E’ spaventevole che oggi, nel 2019, in Italia, la pianta velenosa di un male così assoluto, ottuso, miserabile possa attecchire e possa crescere.

L’anonimato vigliacco di chi si ciba dei suoi frutti e ne trae spunto per rigurgitare il proprio odio non rende meno grave un simile comportamento da parte dei seguaci di questa specie di sub-cultura che alberga nei bassifondi più oscuri della società.

C’è da chiedersi: cosa accadrà quando, per ovvie ragioni anagrafiche, le testimonianze di persone nobili e coraggiose come Samuel Artale e Liliana Segre verranno meno?

Il negazionismo, la superficiale indifferenza, l’ignoranza della storia avranno libero sfogo e non vi sarà più la diga del ricordo e il baluardo delle testimonianze di chi ha vissuto sulla propria pelle le conseguenze del male assoluto ad arginare il dilagare del liquame ideologico più perverso e più pericoloso, soprattutto per le giovani generazioni (?).

Ho posto il punto interrogativo fra due parentesi perché il male non è ineluttabile (anche se è sempre in agguato, dietro l’angolo); c’è sempre la possibilità che il bene prevalga.
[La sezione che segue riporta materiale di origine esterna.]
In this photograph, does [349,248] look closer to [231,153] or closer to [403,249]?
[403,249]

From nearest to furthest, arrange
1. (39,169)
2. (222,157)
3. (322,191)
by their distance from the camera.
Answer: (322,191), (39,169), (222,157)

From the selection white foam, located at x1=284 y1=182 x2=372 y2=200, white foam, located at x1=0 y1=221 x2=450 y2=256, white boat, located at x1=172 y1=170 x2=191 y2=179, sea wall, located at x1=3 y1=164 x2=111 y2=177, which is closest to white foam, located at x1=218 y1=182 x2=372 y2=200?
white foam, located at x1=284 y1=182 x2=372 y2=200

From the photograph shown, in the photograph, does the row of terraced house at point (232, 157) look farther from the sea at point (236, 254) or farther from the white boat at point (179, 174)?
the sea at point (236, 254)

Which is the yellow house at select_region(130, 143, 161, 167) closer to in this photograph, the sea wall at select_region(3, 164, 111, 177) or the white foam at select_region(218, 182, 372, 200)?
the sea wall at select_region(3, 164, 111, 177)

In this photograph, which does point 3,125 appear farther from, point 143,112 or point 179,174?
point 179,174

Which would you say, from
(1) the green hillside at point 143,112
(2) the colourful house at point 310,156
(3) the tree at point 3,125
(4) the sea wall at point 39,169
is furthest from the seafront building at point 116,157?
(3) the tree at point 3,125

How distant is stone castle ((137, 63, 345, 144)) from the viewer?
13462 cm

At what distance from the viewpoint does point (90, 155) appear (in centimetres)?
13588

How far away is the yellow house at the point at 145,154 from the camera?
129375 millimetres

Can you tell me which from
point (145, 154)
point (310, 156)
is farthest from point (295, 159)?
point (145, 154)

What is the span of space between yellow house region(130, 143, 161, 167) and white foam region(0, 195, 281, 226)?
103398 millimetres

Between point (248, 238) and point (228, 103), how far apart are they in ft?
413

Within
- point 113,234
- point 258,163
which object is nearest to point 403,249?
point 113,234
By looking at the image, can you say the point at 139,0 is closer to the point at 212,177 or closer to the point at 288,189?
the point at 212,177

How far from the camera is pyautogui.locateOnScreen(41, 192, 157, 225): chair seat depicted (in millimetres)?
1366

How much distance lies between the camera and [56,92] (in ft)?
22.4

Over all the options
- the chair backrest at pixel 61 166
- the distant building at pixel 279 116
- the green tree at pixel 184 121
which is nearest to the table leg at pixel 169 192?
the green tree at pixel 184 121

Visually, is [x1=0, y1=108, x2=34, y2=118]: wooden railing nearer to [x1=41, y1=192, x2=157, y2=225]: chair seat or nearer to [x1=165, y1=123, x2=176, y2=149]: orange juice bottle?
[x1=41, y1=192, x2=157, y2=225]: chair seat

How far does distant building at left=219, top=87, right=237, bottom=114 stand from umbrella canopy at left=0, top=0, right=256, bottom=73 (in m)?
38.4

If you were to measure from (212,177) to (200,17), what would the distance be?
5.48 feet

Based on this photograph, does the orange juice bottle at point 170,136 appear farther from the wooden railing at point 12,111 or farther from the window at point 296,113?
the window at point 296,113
Il bene, però, deve essere voluto e costruito attraverso lo studio, l’impegno, il rispetto reciproco, l’educazione.

Il bene non è in alcun modo scontato, proprio come il male.

Dipende dalla volontà di ciascuno di noi.

Altrimenti la pianta velenosa del razzismo, della discriminazione, dell’ignoranza continuerà a produrre i suoi frutti e affonderà sempre di più le proprie radici in un terreno a sua volta inquinato e privo degli anticorpi che solo la cultura della tolleranza può garantire.

Il mio – scrive Samuel Artale nel suo libro – vuole essere un incoraggiamento alla vita, come diciamo noi ebrei: Lechaim! Alla vita!”.